> _Extracted data_
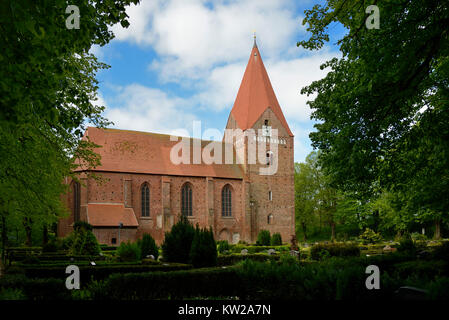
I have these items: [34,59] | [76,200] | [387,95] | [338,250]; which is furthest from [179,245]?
[76,200]

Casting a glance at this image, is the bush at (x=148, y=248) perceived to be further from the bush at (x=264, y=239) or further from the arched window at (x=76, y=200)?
the bush at (x=264, y=239)

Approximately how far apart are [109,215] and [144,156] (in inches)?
277

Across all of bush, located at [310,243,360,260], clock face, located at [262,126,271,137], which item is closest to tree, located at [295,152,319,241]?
clock face, located at [262,126,271,137]

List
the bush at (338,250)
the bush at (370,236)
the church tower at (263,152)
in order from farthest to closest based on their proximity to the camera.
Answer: the church tower at (263,152) < the bush at (370,236) < the bush at (338,250)

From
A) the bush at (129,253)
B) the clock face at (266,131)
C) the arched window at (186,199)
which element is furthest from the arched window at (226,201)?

> _Problem details_
Put each line of the rows above into a JSON list of strings, one string per line. Skip blank lines and leave out the picture.

> _Complete output_
[
  "I have these items: [34,59] | [76,200] | [387,95] | [338,250]; which is furthest from [179,245]?",
  "[76,200]",
  "Casting a glance at this image, is the bush at (x=148, y=248) perceived to be further from the bush at (x=264, y=239) or further from the arched window at (x=76, y=200)?",
  "the bush at (x=264, y=239)",
  "Approximately how far apart are [109,215] and [144,156] (in inches)?",
  "277",
  "Across all of bush, located at [310,243,360,260], clock face, located at [262,126,271,137], which item is closest to tree, located at [295,152,319,241]?",
  "clock face, located at [262,126,271,137]",
  "List",
  "the bush at (338,250)",
  "the bush at (370,236)",
  "the church tower at (263,152)",
  "in order from farthest to closest based on their proximity to the camera.",
  "Answer: the church tower at (263,152) < the bush at (370,236) < the bush at (338,250)",
  "From",
  "A) the bush at (129,253)",
  "B) the clock face at (266,131)",
  "C) the arched window at (186,199)",
  "which element is furthest from the arched window at (226,201)?"
]